Responsabilità sociale
E per farlo occorre, appunto, essere uniti: «Collaborare con l’Osservatorio internazionale su cibo e sostenibilità significa per Confcommercio acquisire una visione globale del problema dello spreco alimentare e cogliere l’opportunità per avviare un percorso legato alle azioni virtuose che le imprese di settore possono sviluppare, soprattutto nella distribuzione e nella ristorazione – spiega Stoppani - Lo spreco di cibo, infatti, è un tema di responsabilità sociale sentito come urgente dalla Confederazione e dalle imprese associate e la nostra adesione all’Osservatorio, avvenuta un anno fa, rappresenta il naturale ampliamento del campo di azione di Confcommercio su questi temi, già avviato da tempo nei tavoli costituiti presso il Masaf- Ministero dell'agricoltura, della sovranità alimentare e delle foreste».
Lino StoppaniMetà degli sprechi a monte
Tutti coinvolti, duqnue, acnche perché «oggi sappiamo - prosegue Stoppani - che metà delle perdite e degli sprechi alimentari globali avviene a monte, prima che i prodotti arrivino ai negozi, ai magazzini dei rivenditori e ai ristoranti, ma è cruciale analizzare anche il comportamento del consumatore, dentro e fuori casa. Esiste un nesso tra informazione, acquisto e consumo di cibo che svolge un ruolo cardine per far acquisire al consumatore, soprattutto nelle fasce di popolazione dove si spreca più cibo, la consapevolezza necessaria a consolidare abitudini alimentari sane, per sé e per l’ambiente. Per questo è necessario rafforzare e sostenere campagne informative che raggiungano il consumatore per guidarlo consapevolmente nella scelta dei prodotti, guardando non solo alle offerte, ma anche alla sostenibilità e alla qualità del cibo che viene acquistato».

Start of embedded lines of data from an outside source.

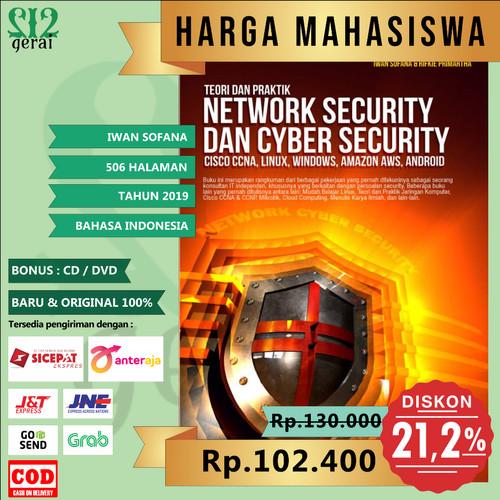 Foto Produk TERMURAH ORIGINAL Buku Network Security dan Cyber Security dari Gerai 212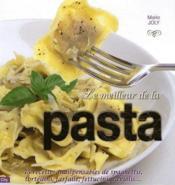 Le meilleur de la pasta - Couverture - Format classique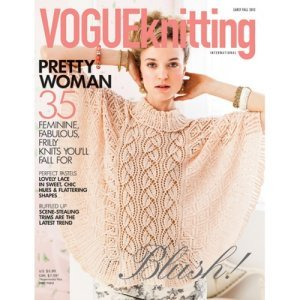 Vogue Knitting International Magazine - '12 Early Fall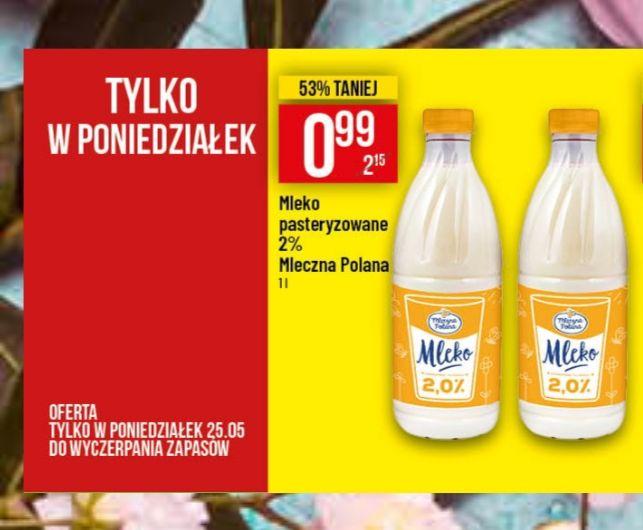 Mleko pasteryzowane 2% Mleczna Polana 0.99gr Polomarket tylko 25.05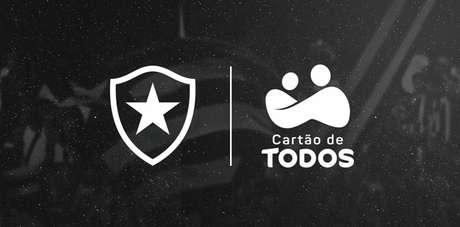 Botafogo e Cartão de TODOS (Foto: Divulgação/Botafogo)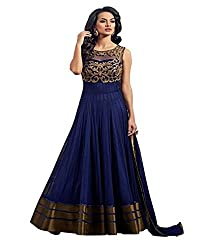 1 Stop Fashion Blue Colored Five Star Net Anarkali-EBSFSK291020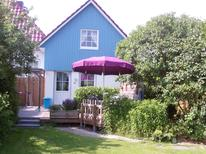 Holiday home 840905 for 2 adults + 2 children in Burhave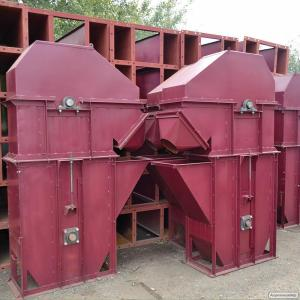 Норії зернові продуктивністю від 5т\годину до 175т\год будь-якої довжини.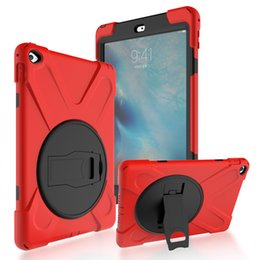 2019 transparente farbe ipad mini Case für ipad mini1 / 2/3 kid safe stoßfest schwere silikon hard cover für apple ipad mini 1 2 3 stand case mit handschlaufe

Ristoranti sempre più virtuosi
«E, in questa direzione, anche le imprese svolgono un ruolo importante nel contrasto allo spreco alimentare, sia quelle della distribuzione, ad esempio con la ridistribuzione del cibo, sia quelle della ristorazione, dove sta crescendo la possibilità di portare a casa gli alimenti non consumati. Una pratica, questa, che rimane virtuosa, anche dinanzi al calo dei consumi fuori casa registrato in concomitanza con gli anni dell’emergenza sanitaria da Covid-19. Perché mettere al centro il valore del cibo svolge una funzione educativa che va ben oltre la ristorazione stessa. Ma nella ristorazione occorre fare di più ripensando i processi in funzione del contrasto degli sprechi anche nella fase della preparazione dei piatti, oltre che in quella della conservazione dei prodotti. Occorre, dunque – conclude Stoppani – il contributo di tutti, imprese, consumatori, esperti della salute, per raggiungere l’obiettivo di preservare il valore del cibo lungo tutta la filiera, ridurre lo spreco alimentare e giungere a modelli di consumo e produzione sostenibili».

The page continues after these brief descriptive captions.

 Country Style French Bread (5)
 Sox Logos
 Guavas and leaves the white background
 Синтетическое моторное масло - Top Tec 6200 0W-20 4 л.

Italiani misurati e attenti allo spreco
Consumi sostenibili che gli italiani sono disposti a intraprendere (e in molti casi hanno già iniziato a fare). Secondo il report “Il caso Italia” 2023 di Waste Watcher International Observatory on Food and Sustainability, gli italiani sono, infatti, misurati nelle abitudini di acquisto, focalizzati sulla prevenzione degli sprechi anche come risposta allo scatto inflattivo, attenti alla qualità di quello che si porta in tavola e a non sacrificare la cura della propria salute. Disponibili a tagliare i consumi per ridurre le bollette dell’energia elettrica e del gas, o per le spese di abbigliamento.

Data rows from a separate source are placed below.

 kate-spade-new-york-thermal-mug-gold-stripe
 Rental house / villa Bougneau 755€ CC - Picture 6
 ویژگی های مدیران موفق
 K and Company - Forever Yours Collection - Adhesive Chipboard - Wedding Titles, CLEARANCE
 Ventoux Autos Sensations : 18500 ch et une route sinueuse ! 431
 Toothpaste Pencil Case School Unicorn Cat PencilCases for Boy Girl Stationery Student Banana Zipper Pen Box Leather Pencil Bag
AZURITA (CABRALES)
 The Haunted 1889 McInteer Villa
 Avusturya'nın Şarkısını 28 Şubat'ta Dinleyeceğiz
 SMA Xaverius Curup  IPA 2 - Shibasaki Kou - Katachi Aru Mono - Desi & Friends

Centrali i temi della sostenibilità alimentare
Un’indagine che, dopo due anni di covid, non manca di far sentire il peso e l’onda lunga della pandemia sulle abitudini quotidiane: marcata la riduzione del consumo extra-domestico e dell’effetto “nidificazione”: per 1 italiano su 3 (33%) diminuiscono drasticamente le colazioni, pranzi e per 4 italiani su 10 anche l’abitudine dalla cena al ristorante (42%). Diventano centrali i temi relativi alla sostenibilità alimentare (36%): il 35% del panel ha aumentato il consumo di legumi e derivati vegetali a scapito della carne e delle proteine animali, mentre il 29% ha aumentato l’acquisto di prodotti a km0. E nonostante l’aumento dei prezzi al consumo, la spesa alimentare è infatti quella che diminuisce meno (18%), dietro solo alle spese mediche (11%) e di cura alla persona (17%). “Risparmio”, dunque, non è più la parola chiave nei comportamenti degli italiani, solo il 7% dichiara di metterla al primo posto nei comportamenti di acquisto: prevale piuttosto la “pragmaticità”, per 6 italiani su 10, la qualità per il restante 32%.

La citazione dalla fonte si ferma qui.